Voici la manière dont Mara Canobbio en collaboration étroite avec Elodie Chamboredon, enseignante des CM1B de l’école et en partenariat avec Maxence Descas et sa classe de CM1 de l’école Edouard Vaillant, a mis en oeuvre la réalisation de la carte postale sensible. Un très beau travail d'équipe !!
Le projet que vous allez découvrir a été réalisé dans le cadre d’une collaboration étroite des deux classes de CM1 de l’école tout au long du projet. Seul l’aboutissement du projet a été un peu différent, la réalisation finale, dépendant des propositions des élèves de chaque classe.
Description du projet commun aux deux classes :
- Mon quartier, ton quartier, notre quartier : définir le quartier
Notre toute première demande aux élèves « Sur cette feuille A5, dessine un plan de ton quartier. Tu as le droit au crayon à papier ainsi qu’aux crayons de couleurs » les a placés d’emblée devant une difficulté de taille : définir le quartier. Toutes sortes de questions se sont posées : où mettre l’école ? Combien de rues mettre sur mon plan (les premiers plans étaient souvent très resserrés autour du trajet maison - école) ? Certaines de mes activités fréquentes sont-elles encore dans les limites du quartier ? Habitons-nous tous le même quartier ? Ces questions étaient d’autant plus fortes que notre école se situe au carrefour de différents quartiers de la ville : le quartier Pasteur, le Clos d’Orléans, les Rigollots, le Village.

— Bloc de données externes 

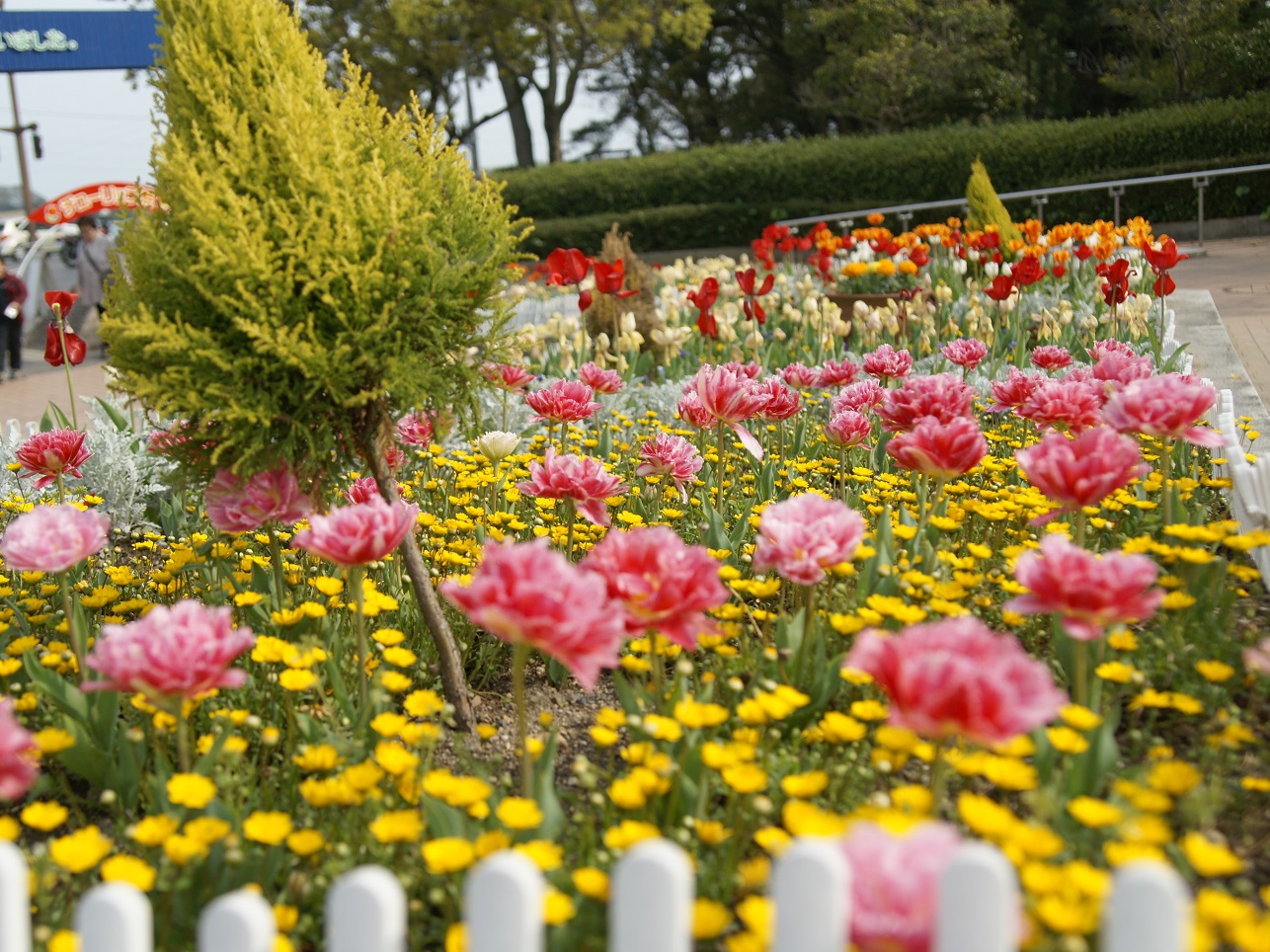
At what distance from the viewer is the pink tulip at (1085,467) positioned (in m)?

A partir des premiers plans dessinés par les élèves, que nous avons scannés, nous avons établi un corpus d’images qui permettaient de construire un début d’identité pour notre quartier. Les élèves ont classé, nommé et commenté les images. Des spécificités sont apparues : la présence de petits commerces, l’importance des voies de circulations, le développement des transports en communs, une forte présence du végétal dans les espaces publics mais aussi dans les jardins des zones pavillonnaires, le mélange de pavillons et de petits immeubles, le nombre important d’équipements sportifs et culturels.
A la suite de ce premier travail, nous avons tenté de construire une définition du quartier, plus précisément de notre quartier. Il nous a fallu pour cela abandonner la notion de stricte délimitation géographique ou découpage administratif, pour se déplacer vers l’idée d’une communauté humaine, les habitants, dont l’école serait le centre.
- Un quartier dans la ville
Une fois l’idée de quartier cernée, nous avons donc proposé aux élèves de faire la liste des lieux qu’ils fréquentaient régulièrement en les classant du plus au moins fréquenté. Cette liste des lieux communs nous a naturellement conduits à élargir notre périmètre à la ville et aux communes limitrophes (Vincennes en particulier).
De l’analyse de la fréquentation des lieux communs est apparu l’emploi de l’infinitif qui a permis aux élèves de nourrir la définition de la notion « habiter le quartier ». En effet, quand ils ont commencé à classer ces lieux en fonction des critères de leur choix, nombreux ont été les enfants qui ont eu recours aux infinitifs pour nommer les différentes catégories de leur classement. Une carte heuristique centrée sur l’expression « habiter mon quartier » est alors apparue tout naturellement., ainsi que la mise en place d’un code couleur pour représenter les différentes fonctions des lieux du quartier sur les premiers plans des élèves. Le choix de leurs titres en disait long sur leur façon très personnelle d’appréhender leur quartier. Nous avons par exemple trouvé au milieu des titres : apprendre, se divertir, se cultiver, pratiquer un sport, se déplacer, sortir/se rencontrer ou prier, le surprenant et drôle « attendre » auquel étaient associées la Poste et la Mairie ou l’émouvant « pleurer » qui légendait le cimetière.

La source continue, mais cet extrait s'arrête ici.